Comme solution à la souffrance des femmes pour un avenir meilleur, Soya Djigué renvoie les femmes du Mali, en l’occurrence les femmes leaders à leurs responsabilités, de se battre pour leurs sœurs afin qu’elles recouvrent leur liberté et tous leurs droits. Ces femmes leaders doivent selon lui, être des porte-étendards pour leurs sœurs et leurs filles dans la longue et difficile lutte pour l’émancipation des femmes et leur accès à tous leurs droits.

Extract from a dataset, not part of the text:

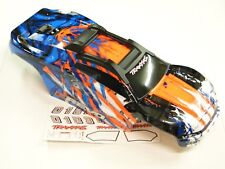 NEW TRAXXAS E-REVO 2.0 VXL 1/10 Body Factory Painted Orange /White Cliples RRE6O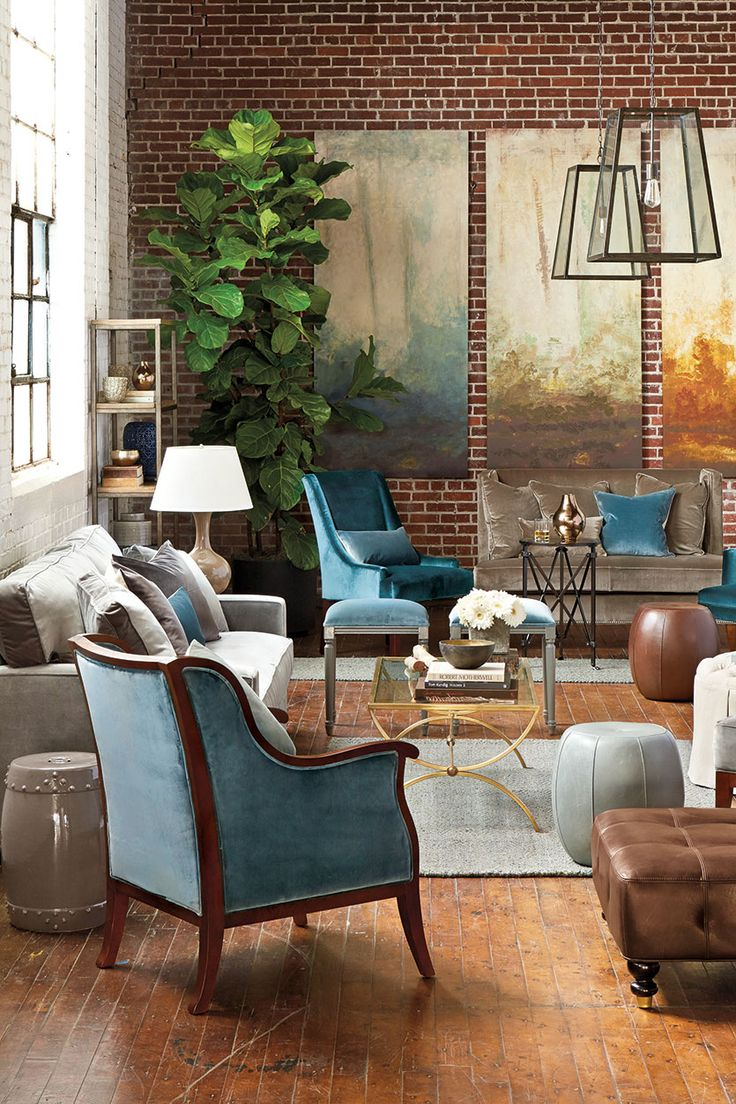 How To Design A Masculine Room You Love Too Kathy Kuo Blog Kathy Kuo Home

Toujours à en croire M. Djigué, une part importe revient aussi aux autorités, à travers la bonne gouvernance et une distribution saine de la justice, un meilleur accès à une meilleure école pour les filles et un investissement massif dans les infrastructures sanitaires.
Parlant de bonne gouvernance, Soya Djigué la place dans le cadre de la lutte contre la corruption. « Tout le monde le sait, au Mali c’est 1000 milliards de F CFA qui disparaissent dans la nature chaque année, sans que l’on ne sache ni par qui, ni pour quoi. Imaginez un instant les problèmes qu’on pourrait résoudre avec 1000 milliards de F CFA », et d’ajouter, « il faut sans délai poursuivre les coupables de la corruption. La Loi de Programmation militaire (Lopmi) qui a englouti plus de 1200 milliards de F CFA ne peut pas tomber dans les oubliettes. Un tel crime ne peut être sans conséquence. Ainsi, il faudra lancer sans délai un audit massif des entreprises publiques. Tous les contrevenants doivent passer dans la nasse du droit et de la justice. Nous le devons à nos martyres qui ont laissé leur vie pour qu’émerge un Mali nouveau et aussi à nos blessés dont certains sont handicapés à vie », tranche-t-il.
Pour une distribution saine de la justice, l’économiste conseille l’égalité de tous devant la loi au risque de créer deux classes citoyennes avec des conséquences très dramatiques.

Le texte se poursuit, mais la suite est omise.